INPUT MATERIAL below:

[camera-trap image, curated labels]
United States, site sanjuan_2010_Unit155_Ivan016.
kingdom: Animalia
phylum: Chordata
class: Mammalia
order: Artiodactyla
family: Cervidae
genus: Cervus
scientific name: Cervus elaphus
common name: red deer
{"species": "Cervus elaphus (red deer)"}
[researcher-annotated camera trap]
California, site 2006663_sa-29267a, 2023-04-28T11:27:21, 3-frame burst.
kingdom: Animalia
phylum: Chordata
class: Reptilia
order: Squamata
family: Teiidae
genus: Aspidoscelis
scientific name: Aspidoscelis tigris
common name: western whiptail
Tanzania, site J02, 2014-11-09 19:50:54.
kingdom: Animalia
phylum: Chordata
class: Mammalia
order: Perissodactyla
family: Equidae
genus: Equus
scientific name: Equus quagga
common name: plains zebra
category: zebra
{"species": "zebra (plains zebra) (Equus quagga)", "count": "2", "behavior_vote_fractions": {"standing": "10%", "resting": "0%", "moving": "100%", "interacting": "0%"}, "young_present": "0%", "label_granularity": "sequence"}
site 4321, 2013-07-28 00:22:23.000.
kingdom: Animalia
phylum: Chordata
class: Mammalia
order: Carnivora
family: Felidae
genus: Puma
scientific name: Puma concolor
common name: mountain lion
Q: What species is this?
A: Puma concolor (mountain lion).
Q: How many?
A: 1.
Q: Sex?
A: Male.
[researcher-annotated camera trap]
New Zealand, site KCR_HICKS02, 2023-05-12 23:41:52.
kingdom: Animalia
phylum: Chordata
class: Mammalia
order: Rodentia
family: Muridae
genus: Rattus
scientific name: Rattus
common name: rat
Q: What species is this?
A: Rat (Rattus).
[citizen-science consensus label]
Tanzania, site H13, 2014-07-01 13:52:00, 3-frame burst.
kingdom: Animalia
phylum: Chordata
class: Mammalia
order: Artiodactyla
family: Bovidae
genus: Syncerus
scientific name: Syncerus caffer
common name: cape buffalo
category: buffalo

End of INPUT MATERIAL.

(TASK TO COMPLETE)
Wherever the string "zebra" occurs in the records above, copy that line.

(SOLVED PROBLEM)
common name: plains zebra
category: zebra
{"species": "zebra (plains zebra) (Equus quagga)", "count": "2", "behavior_vote_fractions": {"standing": "10%", "resting": "0%", "moving": "100%", "interacting": "0%"}, "young_present": "0%", "label_granularity": "sequence"}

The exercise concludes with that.